[libre-riscv-dev] Why nMigen?

Cole Poirier colepoirier at gmail.com
Tue Mar 3 07:02:38 GMT 2020

> On Mar 2, 2020, at 1:27 PM, Jacob Lifshay <programmerjake at gmail.com> wrote:
> On Mon, Mar 2, 2020, 12:57 Luke Kenneth Casson Leighton <lkcl at lkcl.net>
> wrote:
>> several others were eliminated as well, including doing our own HDL,
>> because we would literally be the only people in the world using it.
> If that was an option, building it on Rust in a similar style to nmigen
> would be a great option because Rust has a largish user base, a lot of the
> syntax and semantics are similar to C/C++, it has a very powerful type
> system (where you can statically prove at compile-time that whatever code
> you wrote meets custom constraints), it is quite easy to install (I
> couldn't get Scala to work), it has a very powerful procedural macros
> system (generating new Rust code at compile time), and it can easily use
> yosys's APIs through FFI.
> some more info:
> https://stackoverflow.blog/2020/01/20/what-is-rust-and-why-is-it-so-popular/
> Jacob

I continue to adore your appreciation for rust Jacob. Speaking as someone who only started programming a bit over two years ago, my first language was python, I loved it and still love it. However I’ve spent the past year leaning rust and it has given me the ability to program things that I would never have dreamed of doing in python due to my complete lack of software engineering skills. I also feel it’s necessary to point out, that I’ve tried C and C++ but they are just so much harder and finicky, especially coming from python.
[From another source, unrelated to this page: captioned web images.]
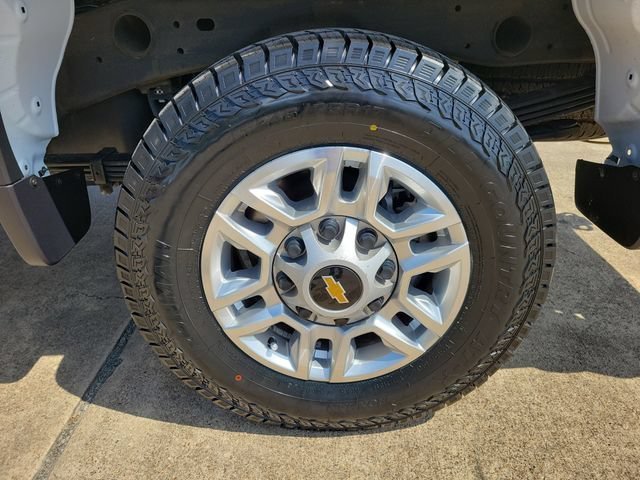 2025 Chevrolet Silverado 2500HD LT - Photo 10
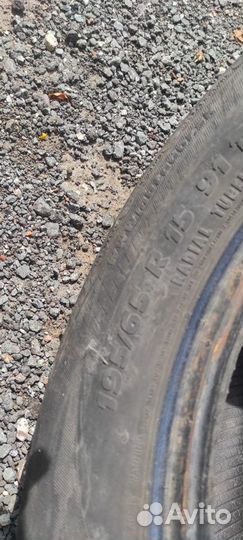 Matador Activ Flex 195/65 R15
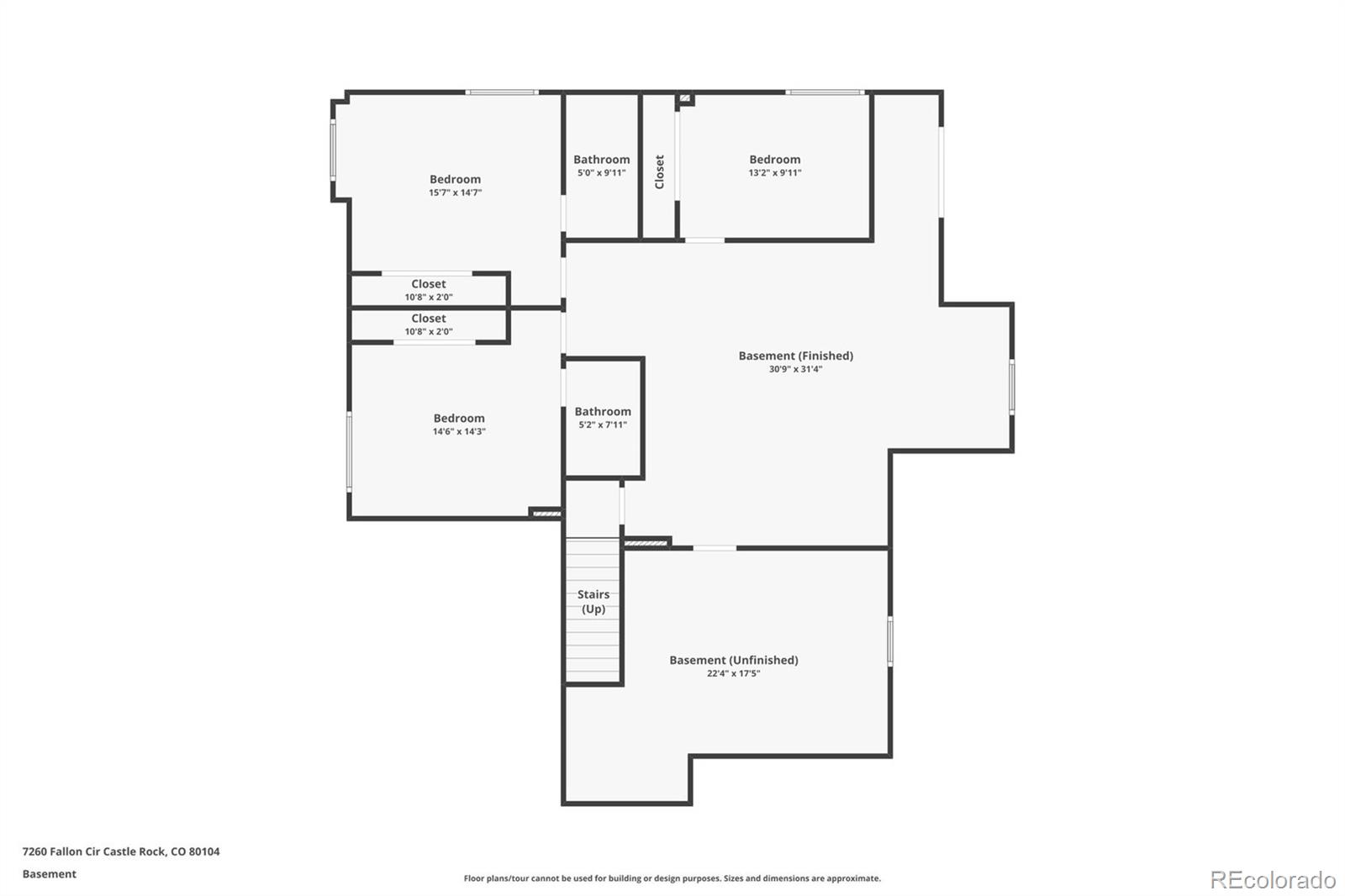 MLS Image #46 for 7260  fallon circle,castle rock, Colorado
These older languages are also incredibly hard to configure, build, and use libraries with, cargo is such an incredible and ergonomic feature. For me writing rust is like writing python but with a lot more useful information about the functions, types, structs, etc. as well the confidence that comes from the compile time checks and guarantees rust’s mandatory static analysis provides. What I think makes rust so much easier for me to be productive with, while developing my understanding at a good rate, is the incredibly useful feedback from the compiler (shout out to Evan Czplanski, creator of Elm, the Haskell-inspired transpiled-to-js functional UI language, which the rust compiler error helpfulness/readability is inspired by). I think that rust would likely solve the bugs that arise from nmigen’s destructive interaction with python design/language features, and I think static but mostly inferred typing is an unbridled good. I also think the sophisticated systems engineering/programming features of the language as well as its performance would be of great benefit. Its entirely possible I completely misunderstand nmigen and the problem space but from my current understanding this is my perspective. I think this would be a good candidate for a later task in a future iteration of Libre-SOC.